23.02.2009 · Nie waren die österreichischen Biathleten erfolgreicher als bei der WM in Südkorea. Da kommen sie auf den größten Doping-Skandal in der Geschichte Olympischer Winterspiele mit den Razzien in Turin 2006 nicht gerne zurück. Doch fünf der sechs Betreuer von damals sind noch dabei.
Von Claus Dieterle, Pyeongchang„Nein, bitte keine Fragen zu Turin.“ Jo Schmid, der Pressesprecher der österreichischen Biathleten, wirkt sehr entschlossen. Fast fühlt man sich an die Verweigerungshaltung der Russen in Sachen Doping-Aufklärung erinnert. Dabei kann Dominik Landertinger, der am Samstag im Massenstart in einem furiosen Finale die gesamte Weltelite geschlagen hat, ohnehin nichts Sachdienliches zur Transparenz beitragen.
Der Tiroler ist erst 20 Jahre alt und war 2006 in Turin nicht dabei.
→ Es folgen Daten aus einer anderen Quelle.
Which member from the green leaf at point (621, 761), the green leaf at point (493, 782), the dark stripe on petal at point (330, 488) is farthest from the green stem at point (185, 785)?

Christoph Sumann war es, aber der Mann, der am Samstag Zweiter wurde im Massenstart und tags darauf mit Landertinger in der Staffel Silber holte, reagiert gleich unwirsch: „Olympia 2006 ist für uns gar nicht mehr wahr.“
Nie waren die Österreicher erfolgreicher als in Korea
Nein, auf den größten Doping-Skandal in der Geschichte Olympischer Winterspiele nach den Razzien im österreichischen Quartier kommen sie nicht gerne zurück. Schon gar nicht im Augenblick des größten Triumphs. Denn eines steht fest: Nie waren Austrias Biathleten bei einer WM so erfolgreich wie in Pyeongchang.
Man kann ja über alles reden. Wie sich zum Beispiel der Erfolg erklärt, nachdem das österreichische Biathlon doch am Boden gelegen hat vor drei Jahren. „Da gibt es kein Geheimnis. Das ist alles harte Arbeit“, sagt Sumann und regt sich darüber auf, dass es vor dieser WM wieder Stimmen gegeben habe, die „uns in eine bestimmte Ecke haben drängen wollen“.
Fünf der sechs aktuellen Betreuer waren in Turin dabei
Das seien „Denunzianten, von denen man sich nicht einschüchtern“ lasse. Er sagt, dass man in Korea sportlich die Antwort gegeben habe. Und bemüht den Teamgeist: „Wir haben immer zusammengehalten und sind stärker denn je zurückgekommen.“
Sumann blickt lieber voraus als zurück. „Olympia 2010 ist uns doch viel näher. Da wollen wir schließlich auch Medaillen holen.“ Dabei ist gar nicht sicher, dass in Vancouver österreichische Biathleten an den Start gehen werden. So ganz ist die Turin-Affäre nämlich noch nicht ausgestanden. Das sieht jedenfalls das Österreichische Olympische Komitee (ÖOC) so. Fünf der sechs aktuellen Betreuer im Biathlon-Team hatten auch in Turin die Mannschaft begleitet – sie sind bei Olympia künftig unerwünscht.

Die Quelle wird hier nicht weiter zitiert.